- Aim of the exercise: Extend the article on GPT-Fathom and LLM benchmarking below, picking up after its final sentence.

[Opening Supplied text section]

Benchmarks are a key driver of progress in AI. But they also have many shortcomings. The new GPT-Fathom benchmark suite aims to reduce some of these pitfalls.
Benchmarks allow AI developers to measure the performance of their models on a variety of tasks. In the case of language models, for example, answering knowledge questions or solving logic tasks. Depending on its performance, the model receives a score that can then be compared with the results of other models.
These benchmarking results form the basis for further research decisions and, ultimately, investments. They also provide information about the strengths and weaknesses of individual methods.
Although many LLM benchmarks and rankings exist, they often lack consistent parameters and specifications, such as prompting methods, or don't adequately account for prompt sensitivity.
This lack of consistency makes it difficult to compare or reproduce results across studies.
GPT-Fathom aims to bring structure to LLM benchmarking
Enter GPT-Fathom, an open-source evaluation kit for LLMs that addresses the above challenges. It was developed by researchers at ByteDance and the University of Illinois at Urbana-Champaign based on the existing OpenAI LLM benchmarking framework Evals.

[Closing Supplied text section]
[Opening Entries supplied section]

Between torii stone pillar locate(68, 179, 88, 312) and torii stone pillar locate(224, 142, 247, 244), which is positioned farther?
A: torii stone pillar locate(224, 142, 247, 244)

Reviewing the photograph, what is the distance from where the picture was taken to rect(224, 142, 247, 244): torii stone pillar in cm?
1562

[Closing Entries supplied section]
[Opening Entries supplied section]

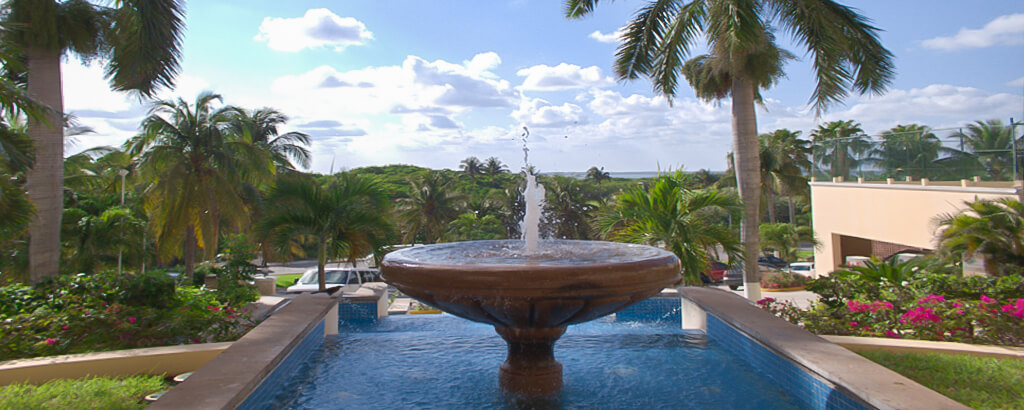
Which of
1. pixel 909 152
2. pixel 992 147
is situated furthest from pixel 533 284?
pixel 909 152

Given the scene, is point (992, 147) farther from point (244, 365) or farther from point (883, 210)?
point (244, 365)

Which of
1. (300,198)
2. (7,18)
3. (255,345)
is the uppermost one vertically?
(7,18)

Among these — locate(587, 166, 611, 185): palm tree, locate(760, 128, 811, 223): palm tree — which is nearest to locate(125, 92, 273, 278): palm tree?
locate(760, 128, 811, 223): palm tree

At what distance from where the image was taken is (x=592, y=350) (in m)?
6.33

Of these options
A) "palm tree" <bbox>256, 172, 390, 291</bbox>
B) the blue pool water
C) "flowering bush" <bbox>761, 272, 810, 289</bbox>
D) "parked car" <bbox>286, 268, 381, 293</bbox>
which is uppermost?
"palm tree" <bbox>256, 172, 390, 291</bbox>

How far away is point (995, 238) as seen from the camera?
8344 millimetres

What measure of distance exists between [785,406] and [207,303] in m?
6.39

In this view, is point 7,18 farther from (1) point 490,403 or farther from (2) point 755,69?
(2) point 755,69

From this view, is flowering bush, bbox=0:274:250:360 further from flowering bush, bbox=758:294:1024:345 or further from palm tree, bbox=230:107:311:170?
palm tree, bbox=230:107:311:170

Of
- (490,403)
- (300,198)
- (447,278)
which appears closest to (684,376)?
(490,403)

[Closing Entries supplied section]

- Task answer:
GPT-Fathom aims to address key issues in LLM evaluation, including inconsistent settings - such as the number of examples ("shots") in the prompt, incomplete collections of models and benchmarks, and insufficient consideration of the sensitivity of models to different prompting methods.
The team used its proprietary system to compare more than ten leading LLMs on more than 20 carefully curated benchmarks in seven skill categories, such as knowledge, logic, or programming, under consistent settings.
GPT-4 is clearly ahead
If you are a regular user of different LLMs, then the main result will not come as a surprise: GPT-4, the model behind the paid version of ChatGPT, "crushes" the competition in most benchmarks, the research team writes. GPT-4 also emerged as the winning model in a recently published benchmark on hallucinations.
Compared to OpenAI's models in the GPT-3.5 family, GPT-4 is clearly ahead. The researchers also measured a significant performance difference in most benchmarks against Claude 2, which is currently ChatGPT's strongest competitor. Claude 2 can't match GPT-4, but it's still the most capable non-OpenAI model, the researchers conclude. GPT-4's Advanced Data Analysis model also outperforms the competition in coding.
The current best-performing open-source model, Llama 2, outperforms its predecessor, Llama-65B, in most benchmarks, especially in the reasoning and comprehension tasks. Compared to gpt-3.5-turbo-0613, Llama 2-70B shows comparable performance in safety and even outperforms it in comprehension.
However, Llama 2-70B performs worse in other areas, especially in "Mathematics", "Coding", and "Multilingualism". These are known weaknesses of Meta's open-source model.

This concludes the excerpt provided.